What’s the real RPO for databases on AWS RDS and why you’re probably wrong?

Recently I’ve been doing some research on the abilities to restore MySQL databases on AWS RDS. The customer requirement was to have 15 minutes RPO for databases. Can we meet the requirement with AWS RDS alone?

At the first moment I thought so, but then I considered what happens when someone does “accidental deletion” of RDS instance. Yeah, I know we can (and I’ll describe in this post) introduce additional preventive measures to make this event highly unlikely, but… when it comes to backup&recovery I think we need to be prepared for everything :)

But let’s start from the basics :)

AWS RDS snapshots and point-in-time recovery basics

When you create a new RDS instance in AWS you can enable automatic backups, which I highly recommend. You set a backup window and a retention period and AWS will take an automatic snapshot of your database once a day and also delete snapshots older than your retention period. Nice :)

Having automatic backups enabled also gives you an ability to do point-in-time restore: AWS does transactional log backups every 5 minutes and in any case you can restore state of your instance to the time you want, having regard to above mentioned 5 minute intervals and a retention period – you cannot restore to the state older than then oldest snapshot. That makes things even nicer :)

That means RPO of RDS instance is 5 minutes.

The above mentioned features handle 99% of customers needs, but let’s consider what are the other problems related to this way of running a database and how we can lose the data anyway :)

What if…

The first thing to consider is that snapshots are made for the whole instance. It means you cannot restore single database easily. It’s all-or-nothing.

It’s also worth to mention that restore process creates new RDS instance, so you should reconfigure your applications to point to that new instance, which makes RTO for your business service longer and also makes it harder to e.g. restore some, but not all databases hosted on RDS instances.

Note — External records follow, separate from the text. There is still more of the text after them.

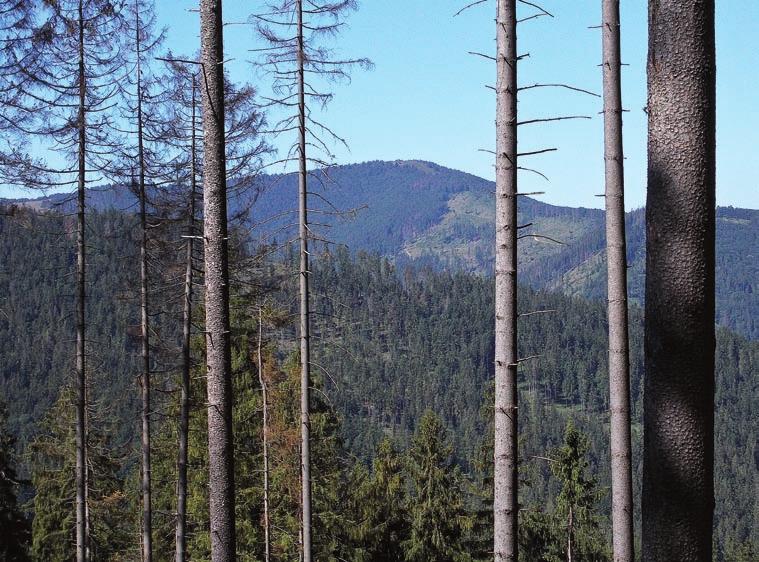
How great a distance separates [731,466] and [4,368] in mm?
128269

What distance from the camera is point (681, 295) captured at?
4.04 meters

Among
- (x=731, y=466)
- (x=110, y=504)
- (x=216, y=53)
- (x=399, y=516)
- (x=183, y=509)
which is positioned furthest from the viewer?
(x=731, y=466)

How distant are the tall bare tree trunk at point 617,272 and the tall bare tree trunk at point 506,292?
1689 millimetres

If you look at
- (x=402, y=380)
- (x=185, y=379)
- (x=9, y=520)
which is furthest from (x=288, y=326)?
(x=402, y=380)

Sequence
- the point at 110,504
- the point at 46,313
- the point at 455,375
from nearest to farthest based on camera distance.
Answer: the point at 110,504
the point at 46,313
the point at 455,375

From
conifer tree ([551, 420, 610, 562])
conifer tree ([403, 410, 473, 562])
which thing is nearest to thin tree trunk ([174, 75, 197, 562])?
conifer tree ([403, 410, 473, 562])

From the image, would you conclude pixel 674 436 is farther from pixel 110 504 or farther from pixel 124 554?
pixel 124 554

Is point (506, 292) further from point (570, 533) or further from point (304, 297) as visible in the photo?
point (570, 533)

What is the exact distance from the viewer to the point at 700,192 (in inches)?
161

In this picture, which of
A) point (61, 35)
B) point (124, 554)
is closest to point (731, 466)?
point (124, 554)

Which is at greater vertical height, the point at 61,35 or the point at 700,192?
the point at 61,35

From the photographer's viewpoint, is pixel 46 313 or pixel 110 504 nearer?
pixel 110 504

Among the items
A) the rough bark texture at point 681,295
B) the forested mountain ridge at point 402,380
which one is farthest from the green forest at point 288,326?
the forested mountain ridge at point 402,380

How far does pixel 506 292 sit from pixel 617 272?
1.90 m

Of course you can spin up new instance and just copy data from the restored database to the original one, but it’s not out-of-the-box solution RDS provides and you have to take special care about integrity of the data you copy.

It’s also wrong to think that after you delete the instance you can restore it from one of automatic backups, which you cannot:

All automated backups are deleted when you delete a DB instance. After you delete a DB instance, the automated backups can’t be recovered. If you choose to have Amazon RDS create a final DB snapshot before it deletes your DB instance, you can use that to recover your DB instance.
Manual snapshots are not deleted.
[ source ]

Thus, for additional safety of your data it may be a good idea to also take manual snapshots of your instance.

An interesting case about deletion of the instance was mentioned on AWS forum:

Just one warning: if you have a failed instance, please don’t delete it before restoring it into a new instance. Automated backups and binlogs are all deleted if your instance is deleted (only manual snapshots and final snapshot are retained, and the final snapshot may not be useful (or RDS may not be able to take it). So you want to restore first, then delete the original (you can rename the new instance later, so it takes the place of the failed instance after you delete it).
[ source ]

Now, let’s play devil’s advocate and assume the worst case:

Deletion of the instance and other bad things

This can happen, quick search and you can find many cases like that, e.g. #1, #2, #3. Actually I’m surprised how often it happens :P

You should also consider that your account can be compromised and an intruder may delete your database.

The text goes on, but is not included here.